I think it was a school play.”
“Did
you ever ask Larry about it?”
“No.
He would have thought I was silly, keeping it.”
“You
kept the clipping?”
“Yeah,
I tucked it back inside and kept it. You’d think it was money or something. How
silly can a girl get?”
“Do
you still have it?”
She
nodded. “I forgot to throw it out. It’s in my apartment.”
“Where in your apartment?”
“In the bureau, the top drawer of the bureau in the bedroom.
I have a little redwood chest I call my treasure chest. I put it in there. Mrs.
Cline will let you in.” She shook her head. “I hate to think what her opinion
of me must be.”
“I’m
sure it hasn’t changed. Do I need a key to get into this treasure chest?”
“Yeah,
it’s locked. But I don’t know where the key is. I must have lost it. It doesn’t
matter, though. Break it open. I can get another.”
She
raised her head and looked at me levelly with soft, bright eyes.
Mrs.
Cline stood breathing on my shoulder and watched me open the bureau drawer. She
was a short, egg-shaped woman wearing an upside-down nest of gray hair. She had
snappy, suspicious eyes, a generous mouth, and an air of frustrated decency.

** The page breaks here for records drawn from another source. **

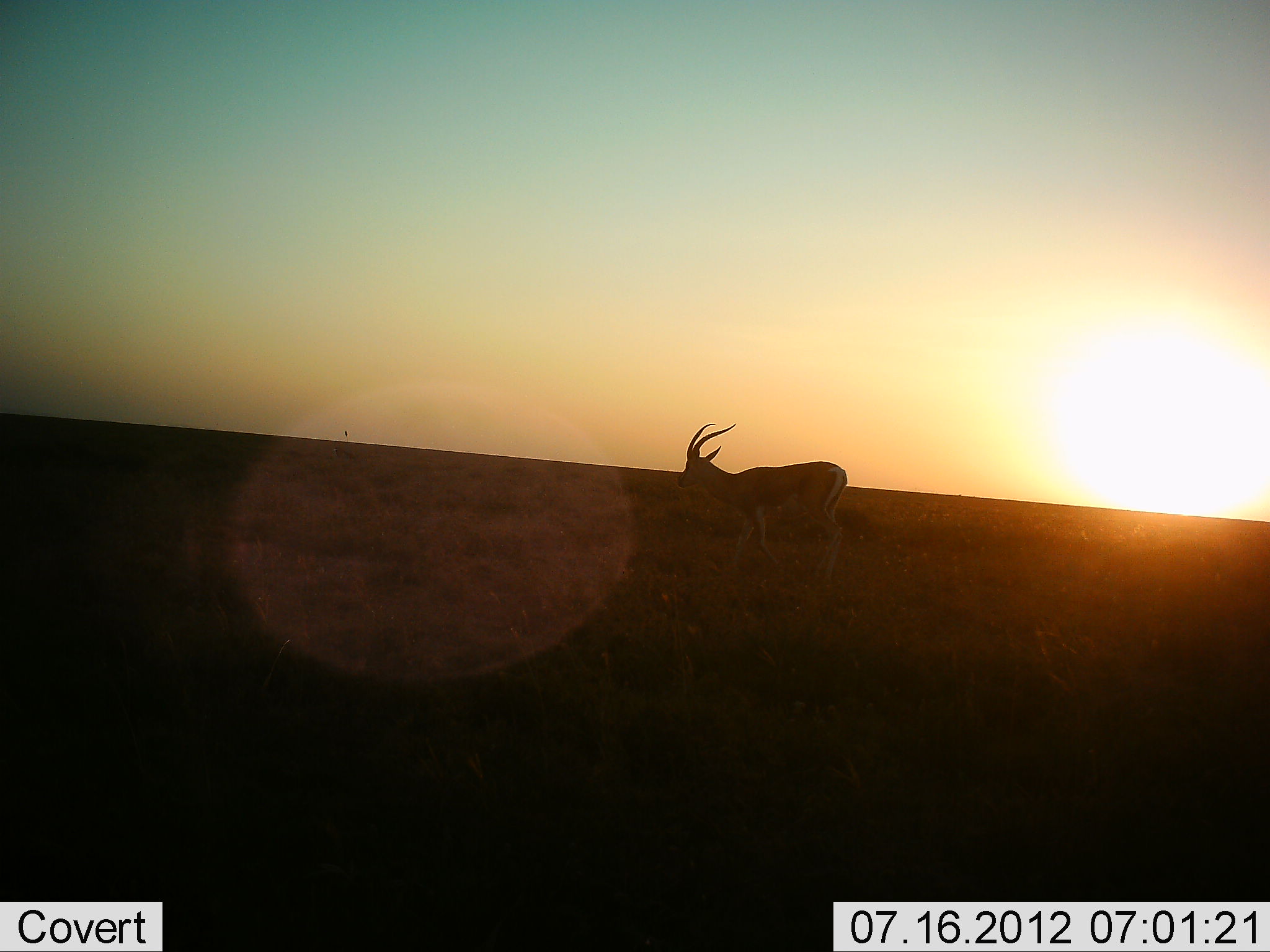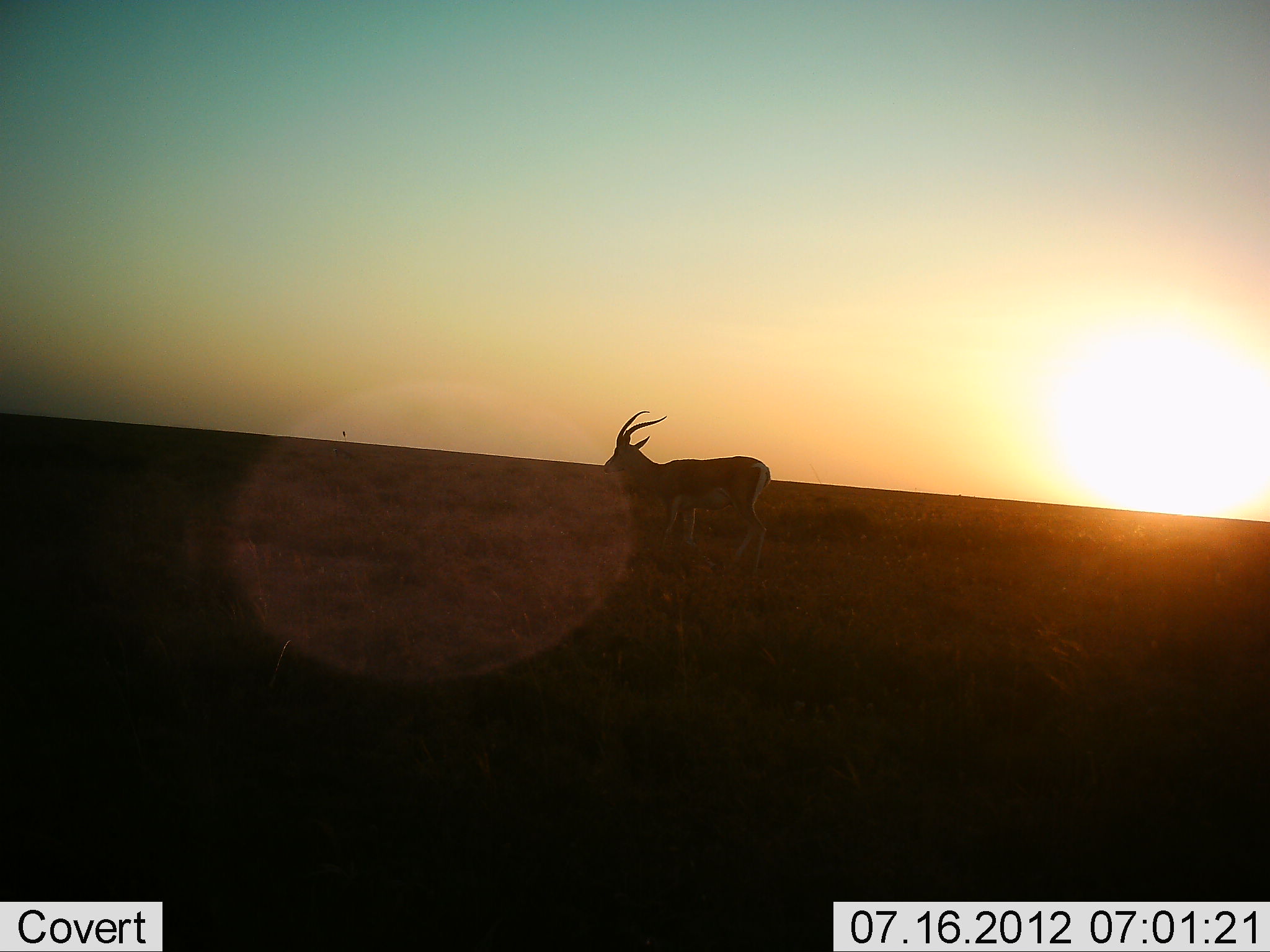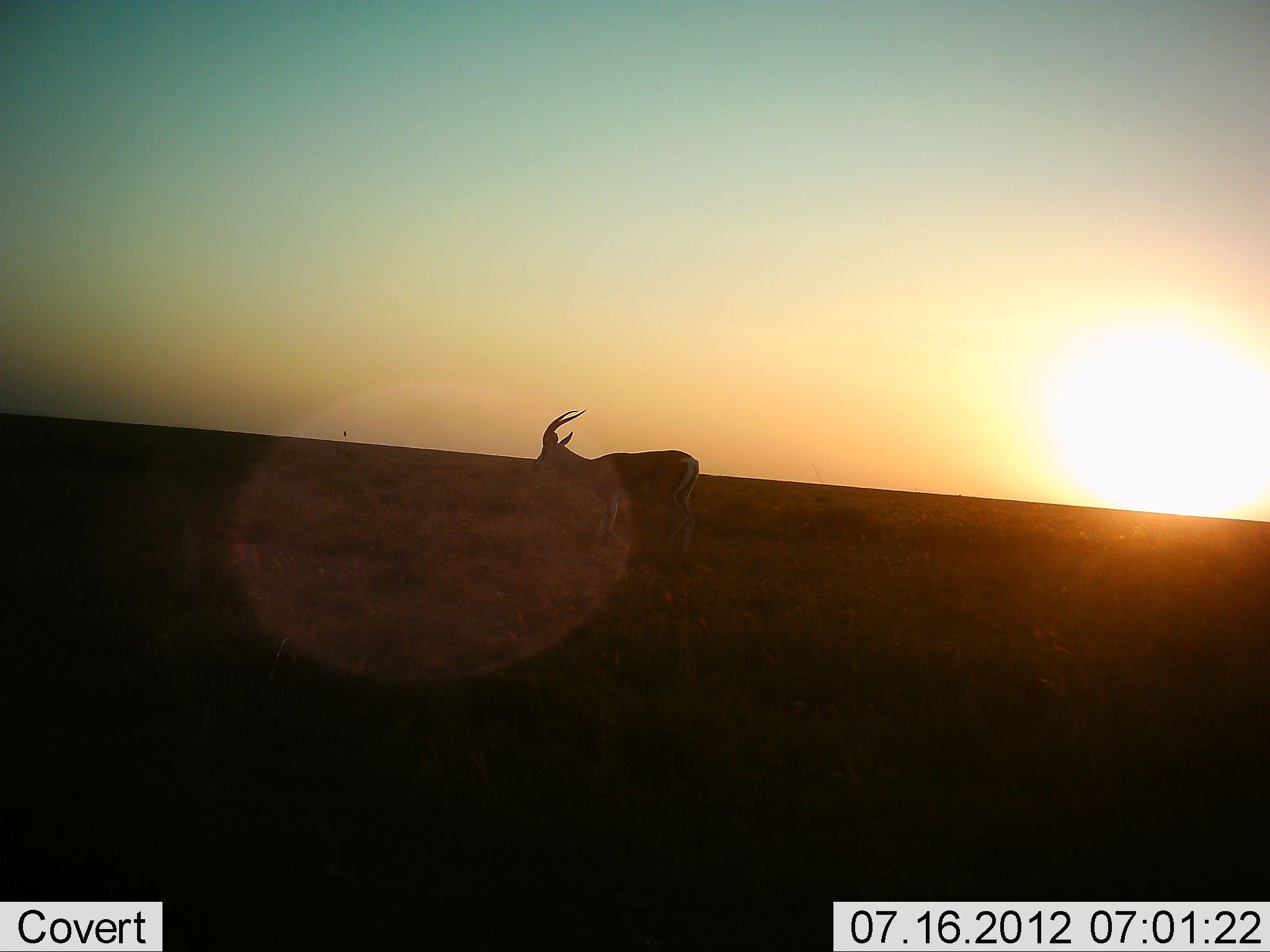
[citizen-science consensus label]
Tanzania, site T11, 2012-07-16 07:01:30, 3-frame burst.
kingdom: Animalia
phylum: Chordata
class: Mammalia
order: Artiodactyla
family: Bovidae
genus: Nanger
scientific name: Nanger granti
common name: grant's gazelle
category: gazellegrants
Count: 1.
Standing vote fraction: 30%.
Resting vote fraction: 0%.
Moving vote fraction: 80%.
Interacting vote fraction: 0%.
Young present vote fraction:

Without saying anything about it, she left me in no doubt that my presence in
Ella’s bedchamber was a violation of feminine privacy.
I
lifted out the little redwood chest. It had brass corners and a brass lock.
“Do
you have a key for it?” Mrs. Cline said.
“No.
Ella lost it. She authorized me to break it open.”
“That
would be a pity. She’s had it ever since high school. Here, let me see.”
She
clamped the box between her thick arm and her thicker chest, plucked an
old-fashioned steel hairpin from her head, and went to work on the lock. It
came open.
“You’d
make a good burglar, Mrs. Cline.”
“That
isn’t funny, young man, under the circumstances. But then I know you lawyers
get very callous. We knew lawyers. Cline was an
accountant,
he worked with lawyers in Portland, Oregon. Portland, Oregon, was our home. But
after his demise, I couldn’t bear to stay on in the old town. Every building,
every street corner, had its memory. So I said to myself, it’s time to start a
new chapter.”
She
stopped, when I was expecting her to go on. But that was all. She had told me
her life story.
The
contents of the treasure box told Ella’s life story, in fragments of another
language: a Valentine from a boy named Chris who had written in brackets under
his signature: “Your nice”; a grammar-school report card in which Ella was
praised for obedience and neatness, and gently chided for lack of leadership;
snapshots of girls of high-school age, including Ella, and one or two boys; an
enlarged photograph of three people: a smiling man in a boiler-plate blue suit
and a straw hat, a wistful woman who looked like an older version of Ella, and
a small girl in a starchy dress who was her younger self, with the same hopeful
dark eyes. There was a high-school graduation program in which her name was
listed, a dance program almost full of young men’s names, a black-bordered card
announcing the death of Asa Barker, and a gold-bordered card announcing Ella Barker’s
graduation from nursing school.
Larry
Gaines was represented by a brown gardenia and a worn sharkskin wallet.